Dataset extract START

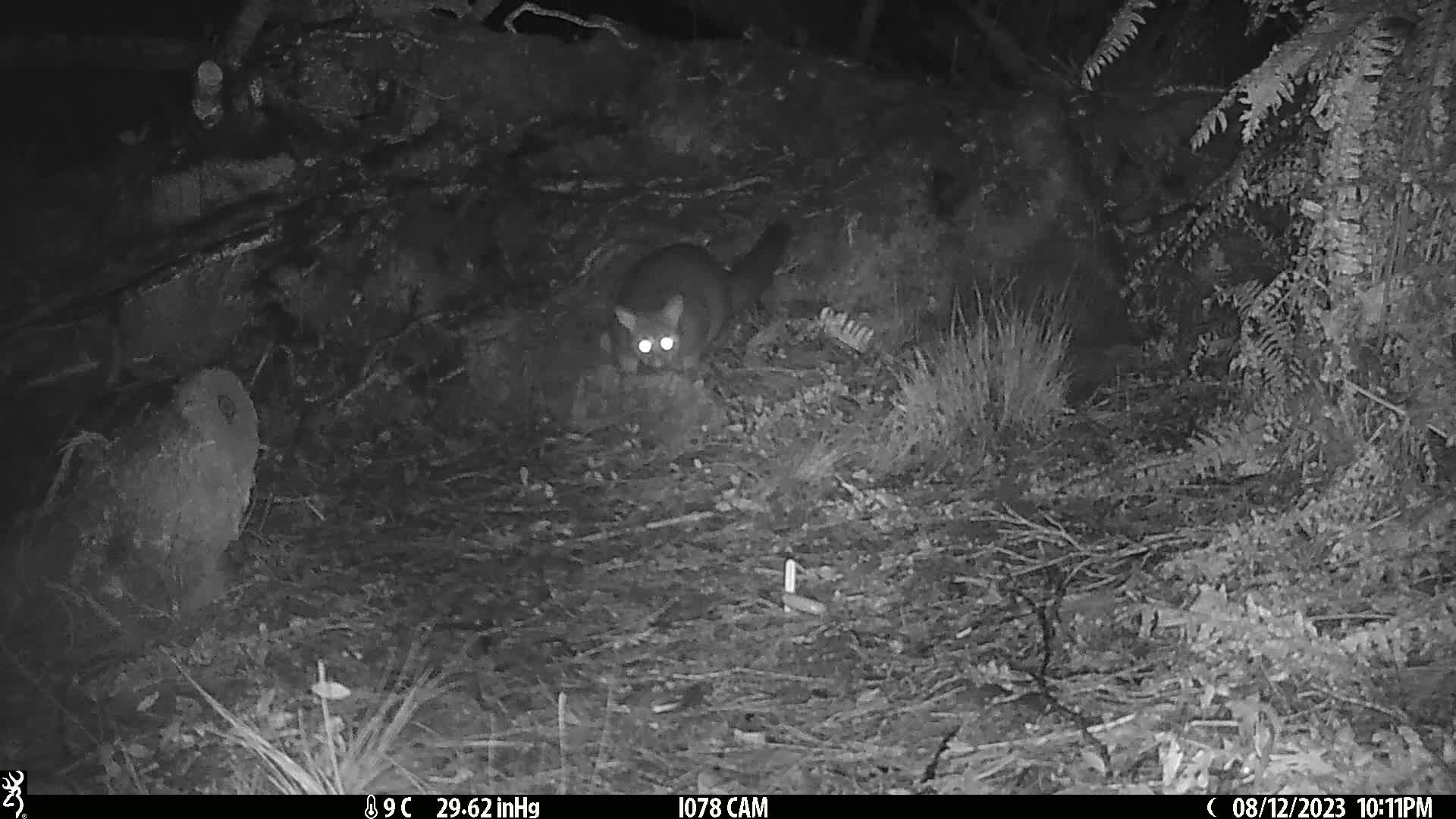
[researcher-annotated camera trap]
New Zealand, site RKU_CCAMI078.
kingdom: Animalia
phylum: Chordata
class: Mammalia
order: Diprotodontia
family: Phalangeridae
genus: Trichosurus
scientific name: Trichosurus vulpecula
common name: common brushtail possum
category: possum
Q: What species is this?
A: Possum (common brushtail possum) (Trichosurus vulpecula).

Dataset extract END
Dataset extract START

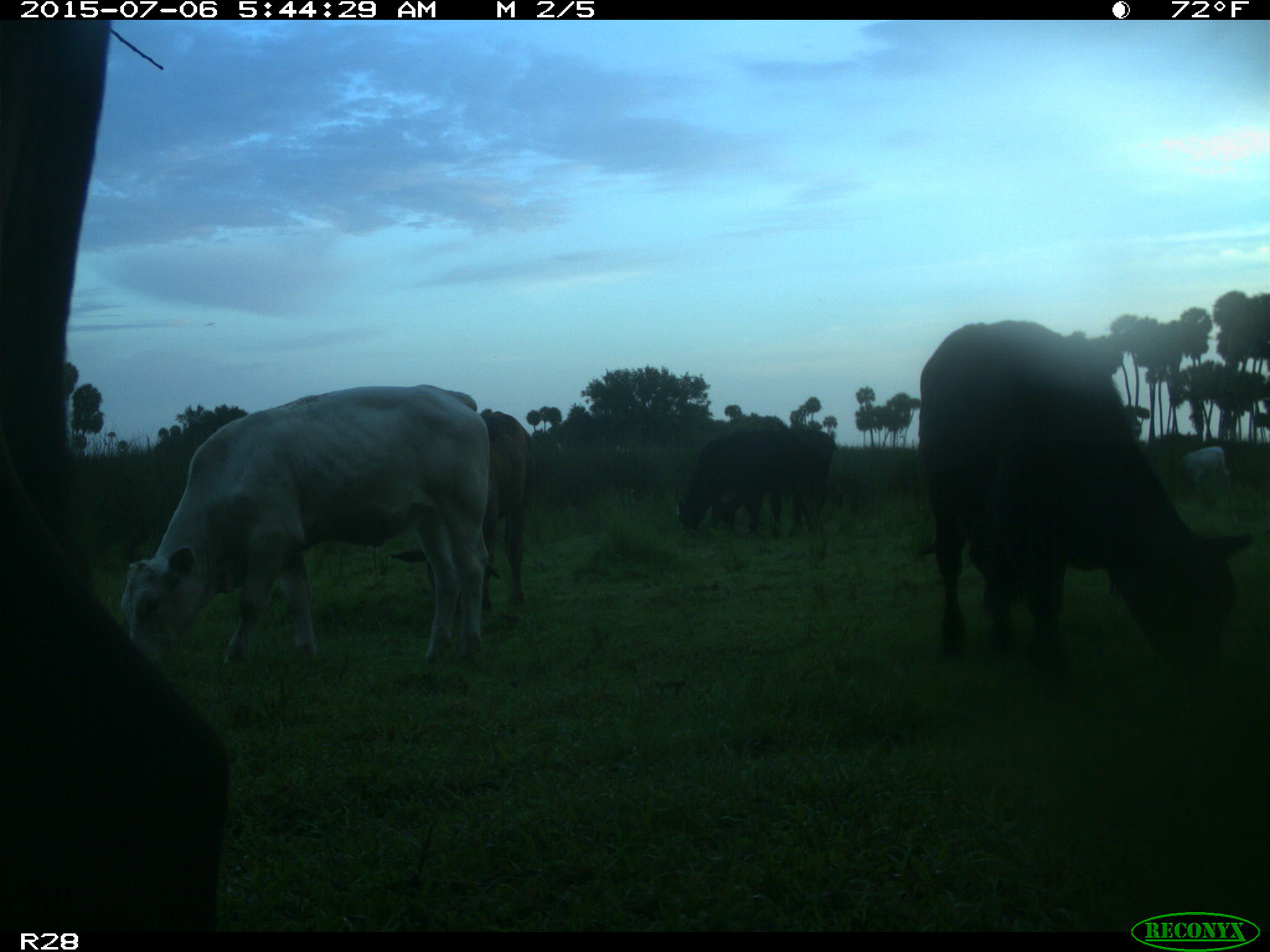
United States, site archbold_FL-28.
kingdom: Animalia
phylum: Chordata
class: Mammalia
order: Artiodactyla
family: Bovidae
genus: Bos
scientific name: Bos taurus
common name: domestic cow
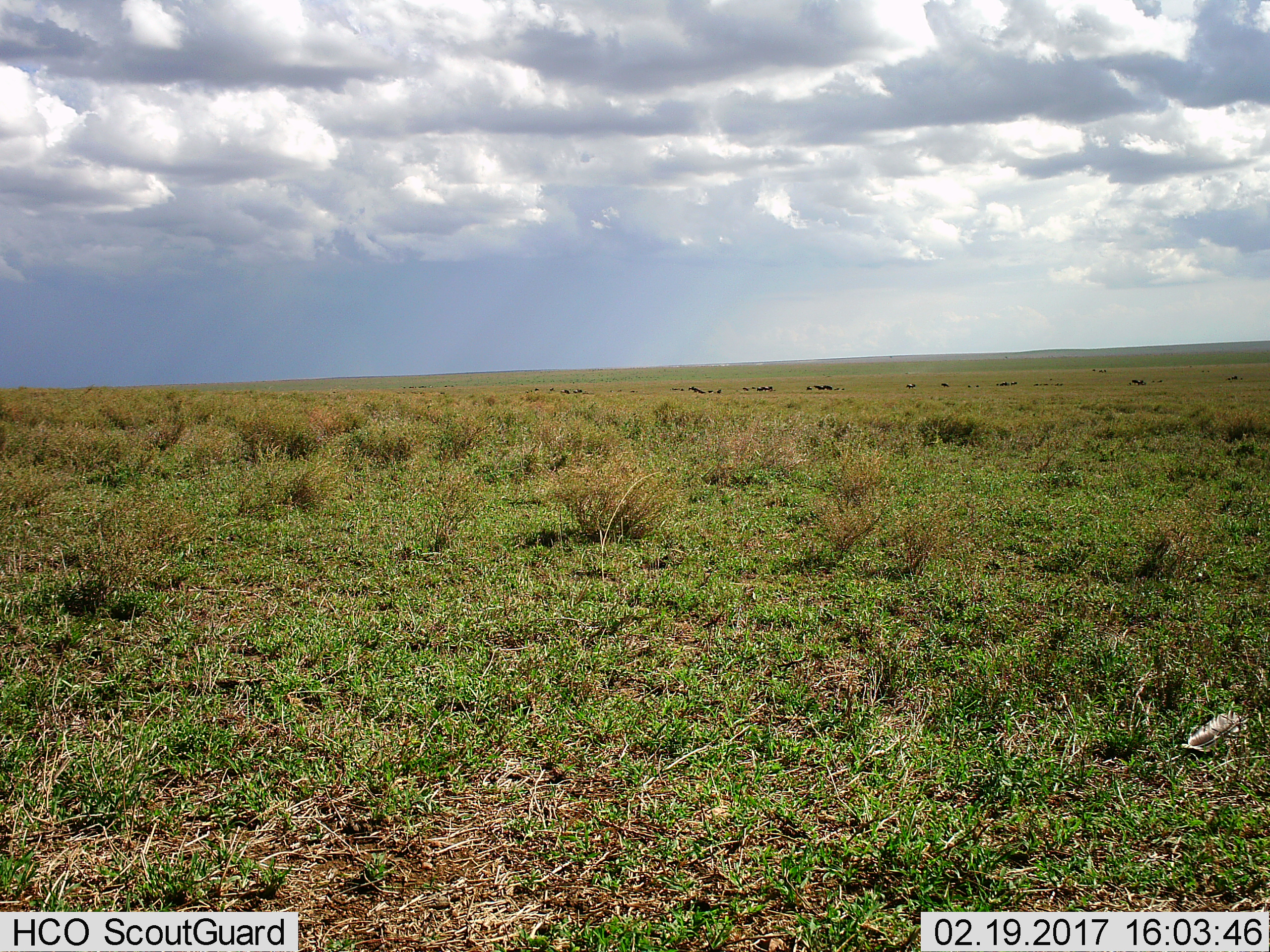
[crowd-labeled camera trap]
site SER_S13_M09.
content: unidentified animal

Dataset extract END

_Task to carry out_
Find the line with "order: Diprotodontia" in the material above. Reproduce it and each line after it up to and including the line with "A: Possum (common".

_Answer box_
order: Diprotodontia
family: Phalangeridae
genus: Trichosurus
scientific name: Trichosurus vulpecula
common name: common brushtail possum
category: possum
Q: What species is this?
A: Possum (common brushtail possum) (Trichosurus vulpecula).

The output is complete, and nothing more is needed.